Written confessions were extremely unusual in imperial Russia before and after 1917, not only as a matter of low literacy rates. According to the standard tableside companion of the Russian priest, the Church hierarchy thought they were acceptable only for literate deaf-mutes. While there are notable exceptions, such as the written confessions sent to St. John of Kronstadt, written confessions were still mostly rejected as being the easy way out—it was one thing to jot down one’s sins in the privacy of one’s room and put them in the mail and another altogether to utter them face-to-face before a familiar parish priest. The few written confessions that survive from before 1917, then, are anomalies.

The situation has changed sharply since 1988, however. Now, as part of the campaign to re-church the neophyte Orthodox population of Russia, written confessions have been identified as a useful supplement to—though not quite a substitute for—the standard spoken confession. Almost every guide to confession published since 1988 includes a section for writing down one’s sins every day, the idea being that one will bring these notebooks or lists and use them to jog one’s memory. While the published guides warn against rote recitation, many people are apparently still fearful of leaving something out (and thus, they believe, having to come back before they can go to communion), so they prefer to read the list in its entirety. Most interesting here is that it is not considered acceptable for the penitent to hand the list to the confessor and expect him to read it silently. Even in this written form, the confession is meant to be something uttered and generated by the penitent. And, as with pre-revolutionary deaf-mutes, the penitent expects to see his list destroyed before his eyes or to have it given back to him. Thus, the old liturgical phrase asking God to “tear asunder the hand-writing of my sins” (sung in the triparion at the sixth hour during Lent) has acquired a new and literal meaning.

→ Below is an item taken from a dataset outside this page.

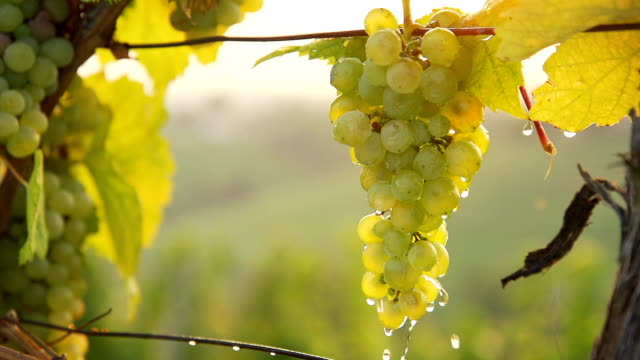 HD SUPER SLOW-MO: Water Drops Falling Off Grapes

This appears to be part of a larger tendency for both laity and clergy to work from a written text. Just as laypeople are encouraged to confess from a set list, so priests (particularly inexperienced ones) after 1988 tend to read sermons from a book rather than delivering their own. These practices are meant to help the laity to focus and to prevent the priest from saying something incorrect. But they also appear to reflect the new reality of re-schooling and re-churching a largely religiously inexperienced population.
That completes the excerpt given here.